You're correct of course, that I can't foretell the future and certainly don't personally know the staff that we encountered. And that I have a very small sample size from a very brief visit. But, being very outgoing, I did start the same types of conversations I have with those in NYC with some of them and got much the same responses… several who wanted to be chefs, some that were in school and weren't sure, some that were casting around to see what worked for them. Fewer "aspiring actor" answers than in NYC but just about no "I'm starting my career and plan to do this". It's absolutely true that they (or I, for that matter) weren't seeing their current job as "less", only that they didn't seem to have decided that this was their future. My overall point wasn't that there aren't many places where the "waitstaff as career" tradition still holds, only that the newer, younger places seemed to have already broken loose from that notion (as well as the tipping notion &, probably more interestingly, the server/patron boundary notion… they all spoke to me (as many do here in NYC in similar places) informally and freely & seemed to like the personal interaction). You're correct… things are changing and folks coming to NYC are dealing with a changing restaurant atmosphere. My point is that this is true in Paris as well and that its too easy to see things as static and not fluid.

Oct 24, 2014
Steve R in France

"Tip and Tax not included." A new trick on visitors unfamiliar with Paris restaurants?
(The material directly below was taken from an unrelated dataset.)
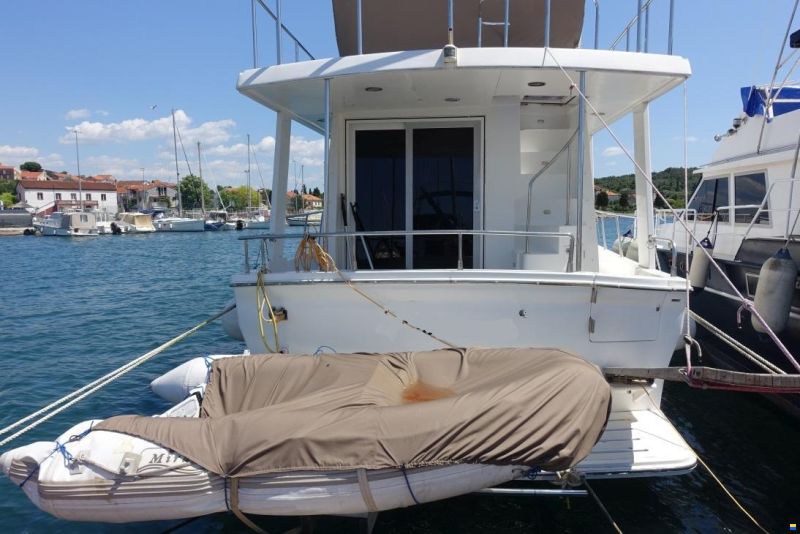 HI-Star 42 Europa Sport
We'll just have to agree to disagree here. That's not "the point", only your inclination and maybe some wishful thinking. Again, you're making things into a black/white situation. I generally adjust and adapt fine. I understand your basic point and tend to lean toward practicing that approach, but I also recognize that "adapting our behavior to local standards" is not an absolute either. If things have gotten to the point where many waiters in many restaurants expect Americans to tip (and they have), then a certain amount of navigation into this grey area is necessary all around. Telling me that "this is not the way its done here" seems a bit static and I think romanticizes the situation unrealistically.
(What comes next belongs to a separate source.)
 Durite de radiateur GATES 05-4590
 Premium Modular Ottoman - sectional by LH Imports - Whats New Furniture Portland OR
And, by the way, my guess is that the young wait staff that I had at Le Ze Kitchen, Chateaubriand and Le Bat are not mostly career servers and don't fit your paradigm. Tipping seemed far from a foreign concept to them and I'd bet they'd be shocked if an American tourist didn't leave one.

Oct 24, 2014
Steve R in France

"Tip and Tax not included." A new trick on visitors unfamiliar with Paris restaurants?

Without getting too argumentative about this, there's more grey area in this (isn't there always) than you're presenting. First of all, I primarily go to restaurants for MY satisfaction, not THEIRS. I do a lot of things that make me feel comfortable and may make them cringe. I'll bet you and everyone else does as well. Mostly, what I do is compromise between my total comfort and their acceptance of me as a customer. Secondly, "norms" are fluid and change over time. Tell me that the dress code is the same now as even 2-3 years ago. You think many wouldn't want a return to the more "proper" attire of tradition? I wear a jacket and slacks at places where others are coming in with t-shirts and maybe even shorts. Do those folks have an effect on my dining experience -- well, yes, they do. As for tipping -- like I said, I clearly see a different level of expectation these days for me to tip in both Italy and France -- this reinforces my comfort level with doing so and then increases the expectation. I get it. Your point (and allende's) is well taken however. I'll work on it.